Amazon Kindle Fire OS Update: 5 Fixes Outlined
Amazon released Wednesday yet another update to the software in its popular Kindle Fire tablet computer. The product, which has already shipped six million units, is only five weeks old but is already on its second software upgrade. This update, revision 6.2.1, addresses five problems that many Fire users found vexing:
- Access to Android Marketplace has been opened. Up to this release, Fire users trying to access the marketplace—where Android users go to find and purchase new apps for their devices—were redirected to Amazon's Android app store. However, most Fire users will only be window shopping at the marketplace since there's no easy way to link a Fire to a Google account, a necessary prerequisite for installing apps directly from the market to an Android device.

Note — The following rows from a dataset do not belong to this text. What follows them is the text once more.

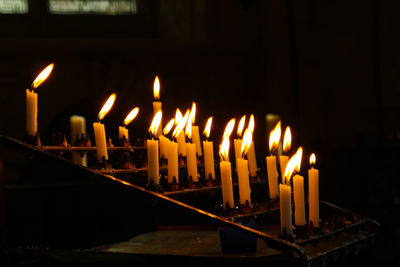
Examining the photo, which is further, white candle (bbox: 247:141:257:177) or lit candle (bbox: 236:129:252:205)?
white candle (bbox: 247:141:257:177)

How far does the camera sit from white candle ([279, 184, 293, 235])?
59.4 inches

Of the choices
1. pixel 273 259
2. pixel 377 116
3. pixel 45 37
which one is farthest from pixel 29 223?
pixel 377 116

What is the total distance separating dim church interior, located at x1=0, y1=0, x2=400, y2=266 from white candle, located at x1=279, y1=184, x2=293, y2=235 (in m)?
4.12

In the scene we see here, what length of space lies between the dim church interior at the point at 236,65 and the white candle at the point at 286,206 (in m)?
4.12

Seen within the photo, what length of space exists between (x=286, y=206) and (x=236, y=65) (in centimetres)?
475

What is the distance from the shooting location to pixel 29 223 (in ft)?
14.0

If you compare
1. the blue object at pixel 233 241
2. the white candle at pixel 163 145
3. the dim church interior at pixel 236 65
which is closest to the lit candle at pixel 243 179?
the blue object at pixel 233 241

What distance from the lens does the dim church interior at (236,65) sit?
18.6ft

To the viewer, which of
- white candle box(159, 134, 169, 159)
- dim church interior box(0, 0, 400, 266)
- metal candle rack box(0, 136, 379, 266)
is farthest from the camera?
dim church interior box(0, 0, 400, 266)

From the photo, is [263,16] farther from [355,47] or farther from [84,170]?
[84,170]

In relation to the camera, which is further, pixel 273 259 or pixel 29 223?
pixel 29 223

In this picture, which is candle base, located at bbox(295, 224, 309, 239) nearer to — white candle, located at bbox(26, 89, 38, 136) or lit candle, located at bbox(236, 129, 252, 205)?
lit candle, located at bbox(236, 129, 252, 205)

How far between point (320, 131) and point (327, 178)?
1.94 feet

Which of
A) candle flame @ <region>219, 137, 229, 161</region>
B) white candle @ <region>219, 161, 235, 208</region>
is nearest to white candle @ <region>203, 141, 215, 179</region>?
candle flame @ <region>219, 137, 229, 161</region>
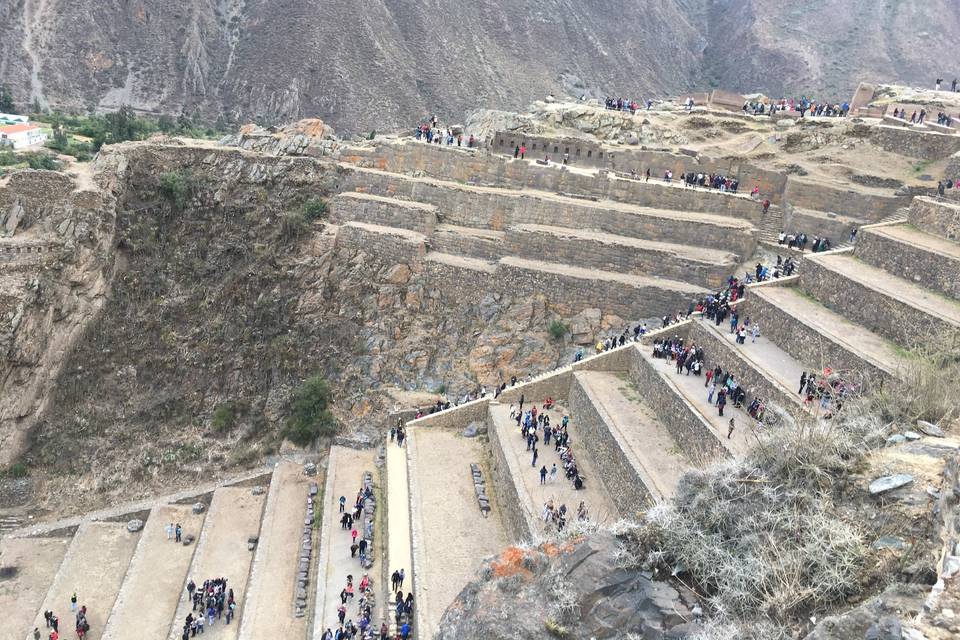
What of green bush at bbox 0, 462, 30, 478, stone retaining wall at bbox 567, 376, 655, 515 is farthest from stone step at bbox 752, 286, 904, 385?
green bush at bbox 0, 462, 30, 478

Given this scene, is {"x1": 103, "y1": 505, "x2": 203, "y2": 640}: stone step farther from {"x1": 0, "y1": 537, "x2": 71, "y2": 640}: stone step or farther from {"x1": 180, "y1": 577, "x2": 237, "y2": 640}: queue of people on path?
{"x1": 0, "y1": 537, "x2": 71, "y2": 640}: stone step

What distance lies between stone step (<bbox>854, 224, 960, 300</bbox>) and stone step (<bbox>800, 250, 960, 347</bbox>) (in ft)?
0.64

- Easy removal of items from the carousel. When apps are opened they appear in a carousel on the home page. Now apps can be ditched from the carousel with a prolonged press and a poke of a prompt. Apps removed from the carousel, though, will reappear when they're relaunched.
- Jail breaking Fire with one-click rooting apps is blocked. Users root their devices for various reasons including to improve performance, remove hardware bottlenecks, install apps on storage cards and add features unavailable to the device any other way. For the adverturous, the rooting limitation in the latest upgrade can be surmounted through use of a pre-root kit.
- Ability to impose restrictions on Wi-Fi access. If your Fire is a family device, you'll especially appreciate this modification of the unit's software. It allows you to password protect access to any Wi-Fi network from the device, a good way to keep children from accessing the Internet with the unit without your permission.
- Under the hood tweaks for better performance. Early reports from users are saying they've noticed navigation was smoother and the touchscreen more responsive after the latest upgrade was installed, although the tablet still lacks the fluidity of an iPad.
In addition to its early Christmas gift to Fire users, Amazon also had a goodie for Apple iOS devotees: a new version of its Kindle software, revision 2.9, which added a new scrolling menu for faster access to content, an email to Kindle feature, improved support for reading PDF files, access to more than 400 magazines previously only available to Kindle hardware users and support of print-replica textbooks, which should make life for students easier and help them trim their expenses as well.